By Dan Horn
The Cincinnati Enquirer
Three Estonian women will be allowed to remain in Greater Cincinnati while they sue federal authorities for trying to deport them after they helped in a criminal investigation.
The women claim they helped the U.S. government prosecute their former boss after officers with the Immigration and Naturalization Service promised that their cooperation might be rewarded with U.S. citizenship.
But after their boss went to jail, the women received letters telling them to "voluntarily" leave the country. INS officials have said they promised the women nothing.
A federal judge in Covington threw out the Estonians' lawsuit in November, but he agreed last week to allow the women to remain in the United States until they have a chance to appeal his decision.
In his decision, U.S. District Judge David Bunning said he doubted the women would succeed in their appeal, but said the case raises important questions about immigration law.
"The court does recognize that there are serious issues which will be addressed on appeal," he wrote.

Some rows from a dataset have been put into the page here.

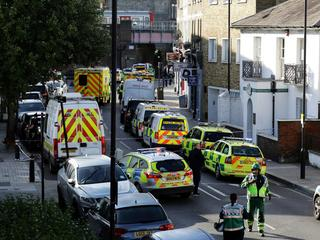 Police vehicles line the street near Parsons Green tube station in London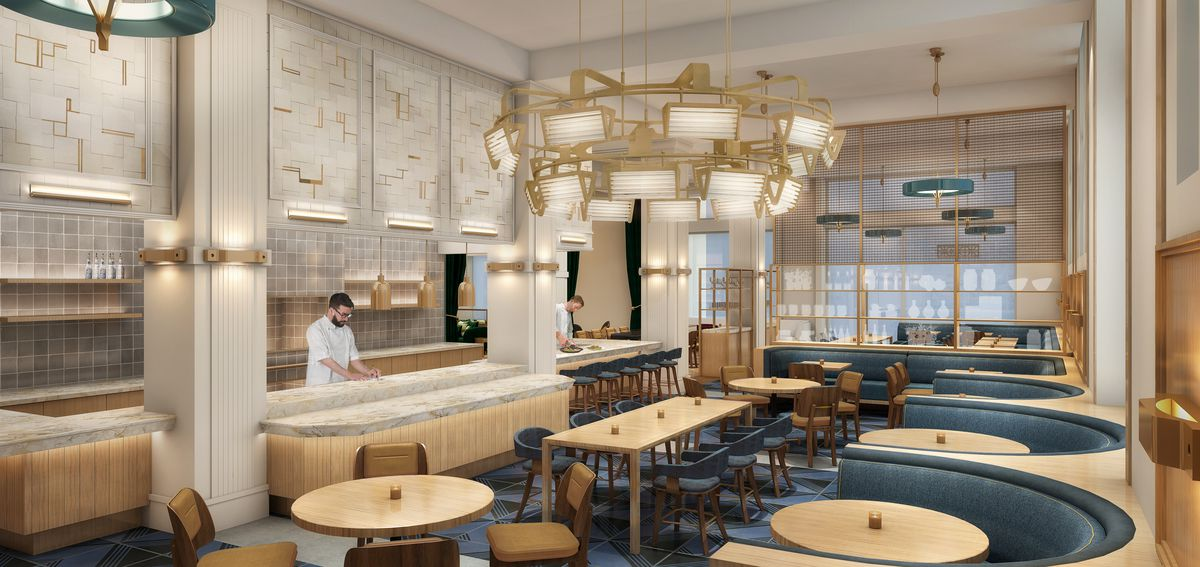 interior of restaurant with blue and gold decor and a bar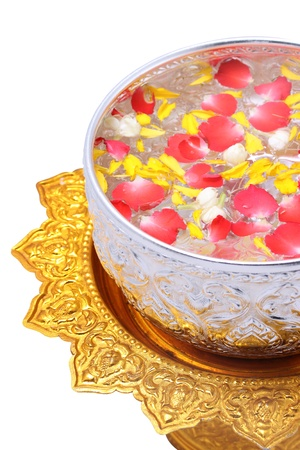 Water in water dipper with colorful flowers corolla on golden tray with pedestal for Songkran festival, Thailand Standard-Bild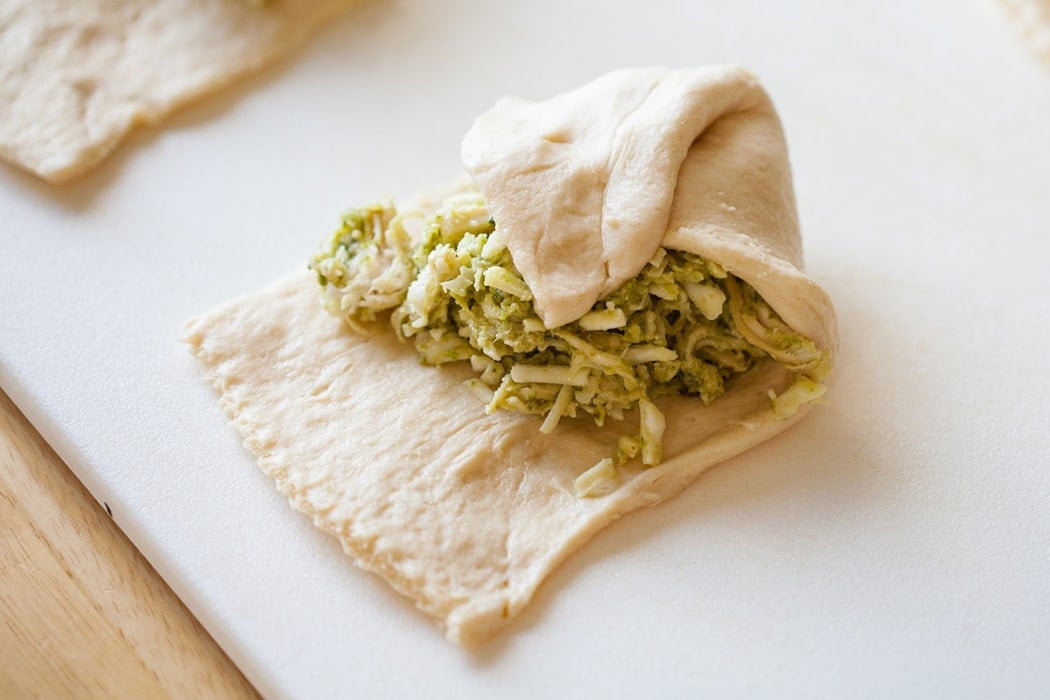 Pesto Chicken Pillows are chicken, pesto and cheese wrapped up in a soft croissant. Only 4 Ingredients and 30 Minutes until Dinner is Served!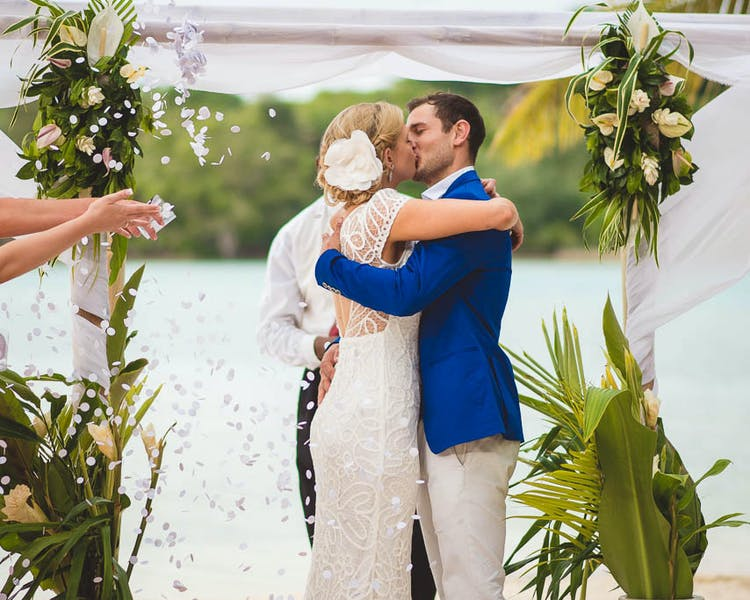 Bamboo Canopy and tropical blooms #erakorweddings #weddingceremonyonthebeach #Vanuatutropicalbeachweddings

The women - Elvi Parmo, Susi Ene and Mare Kutt - have 60 days to appeal to the 6th U.S. Circuit Court in Cincinnati.
"This means we don't have to worry about going before an immigration judge while we appeal," said the women's lawyer, Candace Crouse.
The three Estonians came to the United States in the late 1990s for temporary jobs arranged by a company in their homeland. But when they arrived, they say, they were housed in a crowded apartment and forced to work as maids seven days a week, 12 hours a day.
They later agreed to tell federal authorities about their boss, Alexandre Grunichev, a Russian who was eventually sentenced to prison.